In winter all we want to do is hibernate. When it’s raining or snowing, we want to light the fire or switch on the heater, settle back and watch a movie or read a good book. We want to feel protected from the harsh outside elements. Unfortunately for many New Zealanders, all the heating, blankets and jumpers in the world will not shield them from the cold if their houses are not properly insulated. In a country full of beautiful villas, state houses, or simply houses with a few years on them, home owners have a responsibility to ensure their houses – whether leased to tenants or lived in – are insulated properly.

At last count more than one million New Zealand homes were still un-insulated, with the majority being rental or low income housing.
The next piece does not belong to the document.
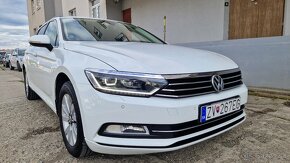 Volkswagen Passat Variant 2.0 TDI BMT Business  DSG - 19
In the past three years about 230,000 houses were insulated with the Government Warm Up New Zealand subsidy scheme, however just 25,000 of those were rental properties.

Warm Up has been operating since 2009 and offers a 33 per cent subsidy, or up to $1300, for the cost of installing insulation into houses built before 2000. For those with Community Services Card, or their landlords, a whopping 60 per cent subsidy is available. While a lot of landlords are resistant to insulate their house, for a number of reasons, including cost and availability of installers, it would be in their best interest to do so.
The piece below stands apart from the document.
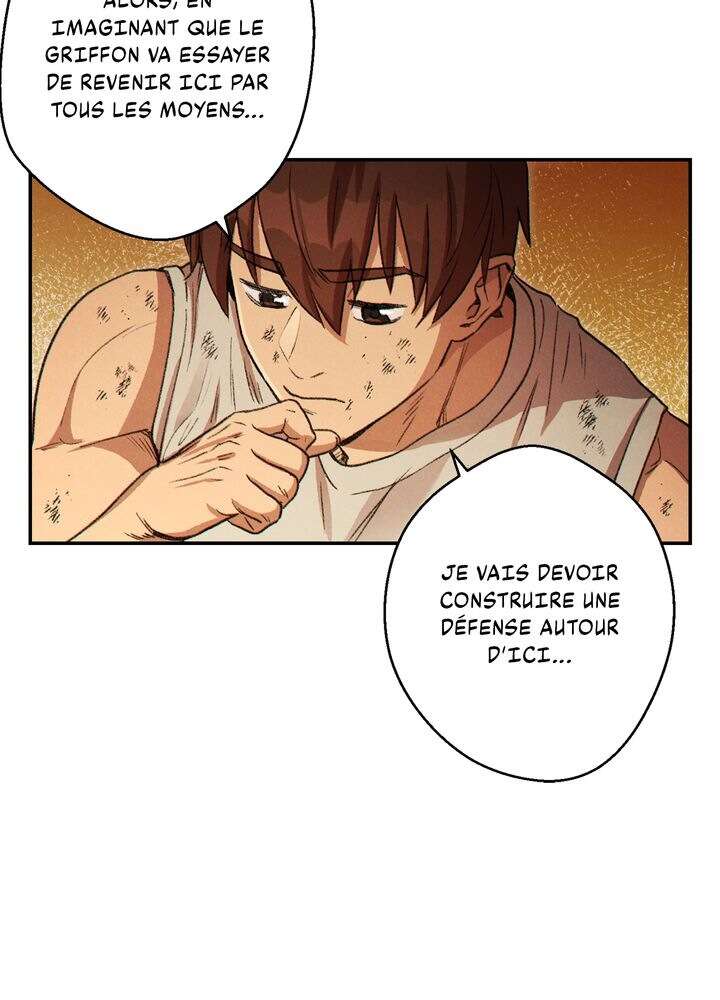 Dungeon Reset Chapitre 40 - Page 20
The rising cost of electricity and other forms of heating in New Zealand has people worried. Keeping the house warm is expensive and people are generally looking for any way to keep those prices down. An effective way to keep winter electricity costs down is to live in an insulated home. Insulation keeps heat inside the house and ensures the heat doesn’t escape. The house will automatically be warmer even before you switch the heater on. Insulation also has the opposite effect in summer; it keeps the cool air in.
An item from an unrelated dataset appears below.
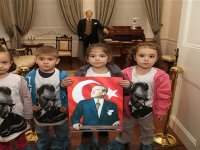 Karşıyaka'nın müzelerine yoğun ilgi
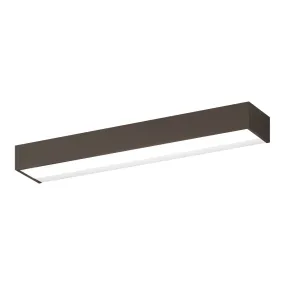 Lámpara de pared clásica Top Light BIOS 1213 55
Renters and indeed anyone looking for a new home are far more inclined to take the house with up to date insulation, as it makes more sense financially, as well as for the health of their families. Living in an un insulated house can cause several health issues and exacerbate existing ones. Because cold houses are generally damp, they can attract mould, which causes a multitude of respiratory problems, especially with the elderly and young children. Those living in damp houses are more likely to get colds and flu-like illnesses over winter as well as asthma flare-ups and other breathing issues.

Installing insulation into homes can significantly improve the quality of life to the dwellers as the home becomes warmer and drier. This will also increase the value of the home and reduce mould and damp related damage to the property.